Please copy the listing below word for word, from the line that contains "this 400×284 image." down to the line that contains "damaged brick building [0, 45, 344, 253]", including both of those lines.

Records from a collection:

+++++

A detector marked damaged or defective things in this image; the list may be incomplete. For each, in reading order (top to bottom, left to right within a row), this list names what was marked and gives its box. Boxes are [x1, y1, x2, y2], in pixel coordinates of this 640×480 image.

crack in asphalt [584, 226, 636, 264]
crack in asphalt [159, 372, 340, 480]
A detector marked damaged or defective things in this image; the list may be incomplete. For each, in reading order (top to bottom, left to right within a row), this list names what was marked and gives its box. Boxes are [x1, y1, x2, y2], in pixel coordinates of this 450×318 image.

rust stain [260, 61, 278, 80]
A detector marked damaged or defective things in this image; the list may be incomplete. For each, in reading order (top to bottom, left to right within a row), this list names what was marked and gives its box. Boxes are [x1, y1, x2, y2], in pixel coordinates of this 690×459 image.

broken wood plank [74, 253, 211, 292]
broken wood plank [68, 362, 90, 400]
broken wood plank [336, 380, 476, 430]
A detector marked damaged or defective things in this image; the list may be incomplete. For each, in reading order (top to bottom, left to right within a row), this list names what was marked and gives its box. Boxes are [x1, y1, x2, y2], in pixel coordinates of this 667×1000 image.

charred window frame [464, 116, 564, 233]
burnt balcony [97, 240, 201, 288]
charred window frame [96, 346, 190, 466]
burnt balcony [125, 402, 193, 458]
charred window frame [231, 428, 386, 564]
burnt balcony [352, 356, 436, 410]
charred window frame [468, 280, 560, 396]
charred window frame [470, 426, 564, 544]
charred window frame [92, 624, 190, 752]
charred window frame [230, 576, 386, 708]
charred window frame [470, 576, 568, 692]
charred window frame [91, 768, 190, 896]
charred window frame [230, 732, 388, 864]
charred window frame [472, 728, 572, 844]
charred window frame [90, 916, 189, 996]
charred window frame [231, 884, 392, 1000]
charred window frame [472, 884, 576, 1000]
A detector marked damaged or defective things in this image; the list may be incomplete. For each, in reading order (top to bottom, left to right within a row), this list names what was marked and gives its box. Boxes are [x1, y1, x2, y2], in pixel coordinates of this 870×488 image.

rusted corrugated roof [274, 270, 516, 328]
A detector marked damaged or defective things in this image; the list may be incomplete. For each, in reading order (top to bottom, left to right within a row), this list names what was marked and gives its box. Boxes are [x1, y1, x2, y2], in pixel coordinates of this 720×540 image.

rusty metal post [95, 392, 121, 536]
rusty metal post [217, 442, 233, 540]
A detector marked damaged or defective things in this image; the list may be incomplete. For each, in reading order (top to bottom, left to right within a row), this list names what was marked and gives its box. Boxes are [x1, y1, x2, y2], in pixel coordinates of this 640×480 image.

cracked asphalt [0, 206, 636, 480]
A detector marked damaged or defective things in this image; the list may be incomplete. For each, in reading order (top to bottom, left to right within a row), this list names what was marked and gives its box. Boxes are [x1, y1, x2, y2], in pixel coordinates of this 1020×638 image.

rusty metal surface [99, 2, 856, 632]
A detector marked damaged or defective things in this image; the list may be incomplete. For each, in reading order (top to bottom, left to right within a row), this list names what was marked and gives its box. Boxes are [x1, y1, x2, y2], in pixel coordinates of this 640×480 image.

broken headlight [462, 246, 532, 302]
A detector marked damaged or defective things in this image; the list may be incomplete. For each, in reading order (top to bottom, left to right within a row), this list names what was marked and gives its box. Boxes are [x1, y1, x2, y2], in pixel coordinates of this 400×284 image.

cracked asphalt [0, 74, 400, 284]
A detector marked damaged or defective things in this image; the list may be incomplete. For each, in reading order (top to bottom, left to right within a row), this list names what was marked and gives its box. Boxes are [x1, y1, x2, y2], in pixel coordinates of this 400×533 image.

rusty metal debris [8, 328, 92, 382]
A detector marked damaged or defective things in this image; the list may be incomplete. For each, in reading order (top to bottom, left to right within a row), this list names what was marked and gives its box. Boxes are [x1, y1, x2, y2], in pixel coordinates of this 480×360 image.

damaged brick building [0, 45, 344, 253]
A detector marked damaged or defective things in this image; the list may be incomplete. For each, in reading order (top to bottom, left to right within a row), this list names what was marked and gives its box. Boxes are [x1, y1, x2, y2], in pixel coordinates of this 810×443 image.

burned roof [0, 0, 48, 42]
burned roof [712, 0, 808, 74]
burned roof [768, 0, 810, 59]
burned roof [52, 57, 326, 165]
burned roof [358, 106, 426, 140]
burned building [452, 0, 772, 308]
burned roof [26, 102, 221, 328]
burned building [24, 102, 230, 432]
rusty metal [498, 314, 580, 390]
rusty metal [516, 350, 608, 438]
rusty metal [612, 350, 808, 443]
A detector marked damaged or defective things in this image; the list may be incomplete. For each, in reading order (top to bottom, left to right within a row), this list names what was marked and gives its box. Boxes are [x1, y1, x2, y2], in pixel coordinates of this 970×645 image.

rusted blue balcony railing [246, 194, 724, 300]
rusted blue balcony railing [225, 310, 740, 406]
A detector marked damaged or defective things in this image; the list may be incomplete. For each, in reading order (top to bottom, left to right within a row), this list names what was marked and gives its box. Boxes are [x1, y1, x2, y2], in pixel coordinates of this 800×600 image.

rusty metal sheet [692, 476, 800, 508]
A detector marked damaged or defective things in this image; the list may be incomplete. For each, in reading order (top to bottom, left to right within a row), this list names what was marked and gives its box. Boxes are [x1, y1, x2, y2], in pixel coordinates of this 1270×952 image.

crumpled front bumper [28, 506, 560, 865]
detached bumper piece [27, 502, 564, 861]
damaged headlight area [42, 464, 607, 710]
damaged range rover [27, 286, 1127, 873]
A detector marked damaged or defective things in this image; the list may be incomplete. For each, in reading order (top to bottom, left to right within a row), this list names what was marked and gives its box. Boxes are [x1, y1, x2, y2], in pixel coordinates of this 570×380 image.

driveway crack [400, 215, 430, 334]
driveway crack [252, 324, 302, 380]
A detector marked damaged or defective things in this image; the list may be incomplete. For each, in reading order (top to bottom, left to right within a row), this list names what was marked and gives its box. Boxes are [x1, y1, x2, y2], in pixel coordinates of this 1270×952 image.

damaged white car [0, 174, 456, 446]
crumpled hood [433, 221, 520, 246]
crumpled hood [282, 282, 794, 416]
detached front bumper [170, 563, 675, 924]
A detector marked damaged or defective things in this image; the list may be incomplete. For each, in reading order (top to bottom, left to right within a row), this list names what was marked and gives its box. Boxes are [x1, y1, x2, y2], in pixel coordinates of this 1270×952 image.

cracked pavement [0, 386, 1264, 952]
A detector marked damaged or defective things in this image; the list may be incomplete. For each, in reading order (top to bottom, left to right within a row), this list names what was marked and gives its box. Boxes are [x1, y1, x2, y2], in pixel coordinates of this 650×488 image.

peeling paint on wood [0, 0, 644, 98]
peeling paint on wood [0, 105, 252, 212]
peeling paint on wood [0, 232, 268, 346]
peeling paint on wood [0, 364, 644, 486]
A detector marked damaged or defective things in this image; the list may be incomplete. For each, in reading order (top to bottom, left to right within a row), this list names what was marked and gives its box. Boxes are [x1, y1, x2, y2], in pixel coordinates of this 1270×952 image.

+++++

[Completed task]
A detector marked damaged or defective things in this image; the list may be incomplete. For each, in reading order (top to bottom, left to right within a row), this list names what was marked and gives its box. Boxes are [x1, y1, x2, y2], in pixel coordinates of this 400×284 image.

cracked asphalt [0, 74, 400, 284]
A detector marked damaged or defective things in this image; the list may be incomplete. For each, in reading order (top to bottom, left to right within a row), this list names what was marked and gives its box. Boxes are [x1, y1, x2, y2], in pixel coordinates of this 400×533 image.

rusty metal debris [8, 328, 92, 382]
A detector marked damaged or defective things in this image; the list may be incomplete. For each, in reading order (top to bottom, left to right within a row), this list names what was marked and gives its box. Boxes are [x1, y1, x2, y2], in pixel coordinates of this 480×360 image.

damaged brick building [0, 45, 344, 253]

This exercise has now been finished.